*Aim of the exercise*:
Print word for word the part of the text on prayer for the United Reformed Church that runs from "These are not" up to and including "in our forebears’.".

*Extract*:
The Revd Nigel Uden, Moderator of the United Reformed Church General Assembly, urges prayer for the needs of our Church and society
Last month, I wrote about the value of praying with and for politicians. There have been times when people have criticised my praying for a local MP because they (the critic) did not share that parliamentarian’s philosophy and commitments. I nevertheless continue, convinced by Paul that part of the Church’s vocation is to be a community of prayer for those in authority (1 Timothy 2:1-2). Current developments in parliament only confirm me in that conviction.
This month, I am in a similar vein. But I also urge prayer for the Church, and particularly for the United Reformed Church. Over the coming months, there are several processes of discernment in train: for the appointment of a General Secretary to replace the Revd John Proctor, when he retires in August next year; for a Deputy General Secretary (Discipleship) to succeed the Revd Richard Church, whose retirement is just a few weeks prior to John’s; for a Principal for Westminster College, Cambridge, as the Revd Neil Thorogood’s term will be complete at the end of the Easter term next year; and for four new Moderators – for North Western, Yorkshire, East Midlands and Southern Synods – to build upon the work of the Revds Andrew Mills, Kevin Watson, Peter Meek and Nicola Furley-Smith respectively. Nicola is replacing the Revd Craig Bowman, who after 12 years is moving on from being Secretary for Ministries. Craig has accepted a call to the Cheam and Wallington churches.
In part, our prayers can be of thanksgiving for the leadership that these eight people have offered over many years. Each, in distinctive ways, have brought the gifts and graces with which God blessed them, and deployed them for the good of the Church – both the URC and the ecumenical community within which we determinedly take our place. We are in their debt.
Looking to the future, there is much else for which our prayers are vital. Groups have been appointed to enable the recruitment of a new generation of leaders, and a range of people are applying, nominating, or thinking through whether to respond to a nomination by submitting an application. After the shortlisting process, candidates will prepare themselves for interview, or adjust to the process having come to an end. Each process culminates in extensive conversations in which all concerned are ‘seeking the mind of Christ’. Once a call has been discerned, issued and accepted, some have new beginnings to stir their enthusiasm, and others will settle back into what they were doing before the possibility of doing something different disturbed them.
These are not processes for us to undertake lightly, less still without prayer. Prayer is that opening of ourselves to the presence, the power and the wisdom of God, as we see God in Christ. My strong sense is that we stand at a moment in the URC when all of us who are this Church have an obligation to pray: in the immediate term, for these processes and for those who will be appointed as a result. But more than that. We have to pray for the fresh reformation into which God is calling us, that we might be the Church in ways as fruitful in our generation as it was in our forebears’.

*Raw data*:
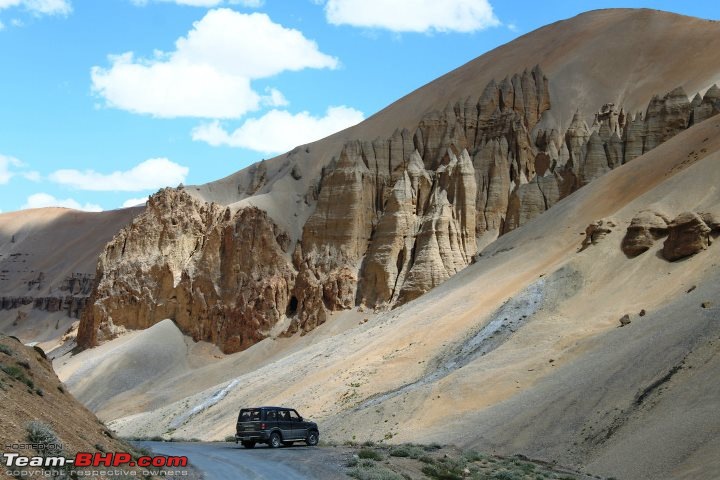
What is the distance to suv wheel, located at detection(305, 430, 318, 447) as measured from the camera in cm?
2856

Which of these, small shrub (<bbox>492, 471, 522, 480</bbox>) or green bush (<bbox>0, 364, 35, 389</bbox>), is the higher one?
green bush (<bbox>0, 364, 35, 389</bbox>)

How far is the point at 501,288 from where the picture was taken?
47.8 meters

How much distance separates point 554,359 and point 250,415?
13232mm

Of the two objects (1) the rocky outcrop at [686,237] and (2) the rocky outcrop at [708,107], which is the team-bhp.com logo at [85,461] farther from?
(2) the rocky outcrop at [708,107]

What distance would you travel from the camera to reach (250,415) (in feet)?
90.2

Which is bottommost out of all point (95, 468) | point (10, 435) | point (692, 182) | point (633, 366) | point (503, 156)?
point (633, 366)

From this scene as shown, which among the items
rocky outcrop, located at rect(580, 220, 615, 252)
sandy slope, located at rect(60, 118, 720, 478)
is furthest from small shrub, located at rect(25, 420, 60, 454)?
rocky outcrop, located at rect(580, 220, 615, 252)

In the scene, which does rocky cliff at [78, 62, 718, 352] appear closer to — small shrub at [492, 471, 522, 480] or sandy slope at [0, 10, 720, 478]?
sandy slope at [0, 10, 720, 478]

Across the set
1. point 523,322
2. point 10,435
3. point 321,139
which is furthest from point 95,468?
point 321,139

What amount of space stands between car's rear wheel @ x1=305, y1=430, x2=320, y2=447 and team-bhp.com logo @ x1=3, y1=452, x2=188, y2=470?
9894 millimetres

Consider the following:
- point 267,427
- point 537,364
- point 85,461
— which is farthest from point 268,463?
point 537,364

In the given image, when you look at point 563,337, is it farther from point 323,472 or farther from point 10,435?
point 10,435

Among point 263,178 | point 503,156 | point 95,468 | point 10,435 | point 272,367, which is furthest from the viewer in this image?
point 263,178

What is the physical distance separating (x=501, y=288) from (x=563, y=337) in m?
11.5
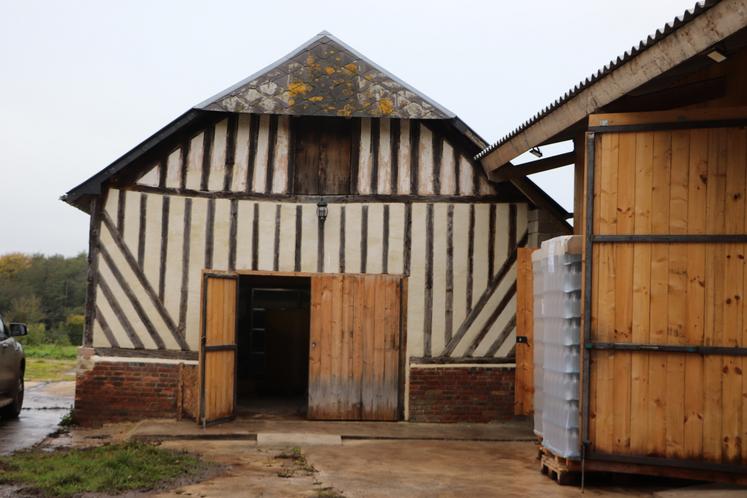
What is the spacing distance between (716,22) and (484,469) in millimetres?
4389

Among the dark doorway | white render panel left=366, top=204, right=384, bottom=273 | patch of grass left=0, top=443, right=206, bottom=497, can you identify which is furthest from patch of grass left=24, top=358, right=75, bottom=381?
patch of grass left=0, top=443, right=206, bottom=497

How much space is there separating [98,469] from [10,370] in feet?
13.0

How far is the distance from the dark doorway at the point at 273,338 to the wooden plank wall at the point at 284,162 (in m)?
4.02

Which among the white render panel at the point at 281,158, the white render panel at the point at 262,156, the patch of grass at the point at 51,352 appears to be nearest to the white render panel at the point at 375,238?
the white render panel at the point at 281,158

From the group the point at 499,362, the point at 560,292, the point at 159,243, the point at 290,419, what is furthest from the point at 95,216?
the point at 560,292

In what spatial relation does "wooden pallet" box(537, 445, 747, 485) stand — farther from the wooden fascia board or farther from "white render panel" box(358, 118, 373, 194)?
"white render panel" box(358, 118, 373, 194)

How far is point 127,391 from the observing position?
1048cm

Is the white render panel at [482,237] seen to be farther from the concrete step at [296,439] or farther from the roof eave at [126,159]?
the roof eave at [126,159]

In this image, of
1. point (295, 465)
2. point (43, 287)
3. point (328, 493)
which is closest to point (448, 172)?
point (295, 465)

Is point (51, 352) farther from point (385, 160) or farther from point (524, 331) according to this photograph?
point (524, 331)

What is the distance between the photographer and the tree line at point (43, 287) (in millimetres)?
33344

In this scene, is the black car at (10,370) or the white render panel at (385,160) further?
the white render panel at (385,160)

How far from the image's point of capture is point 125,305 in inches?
416

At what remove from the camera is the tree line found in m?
33.3
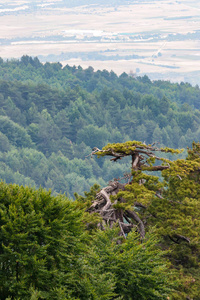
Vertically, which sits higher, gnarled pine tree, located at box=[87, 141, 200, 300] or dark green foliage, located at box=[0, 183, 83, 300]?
dark green foliage, located at box=[0, 183, 83, 300]

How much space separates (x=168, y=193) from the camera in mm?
26391

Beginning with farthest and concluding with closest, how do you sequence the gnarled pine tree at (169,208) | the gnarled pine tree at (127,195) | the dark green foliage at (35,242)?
the gnarled pine tree at (127,195)
the gnarled pine tree at (169,208)
the dark green foliage at (35,242)

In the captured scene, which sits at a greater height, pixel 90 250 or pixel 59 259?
pixel 59 259

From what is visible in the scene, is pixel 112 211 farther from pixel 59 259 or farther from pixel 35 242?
pixel 35 242

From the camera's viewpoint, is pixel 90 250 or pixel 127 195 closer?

*The solution*:
These are not processes for us to undertake lightly, less still without prayer. Prayer is that opening of ourselves to the presence, the power and the wisdom of God, as we see God in Christ. My strong sense is that we stand at a moment in the URC when all of us who are this Church have an obligation to pray: in the immediate term, for these processes and for those who will be appointed as a result. But more than that. We have to pray for the fresh reformation into which God is calling us, that we might be the Church in ways as fruitful in our generation as it was in our forebears’.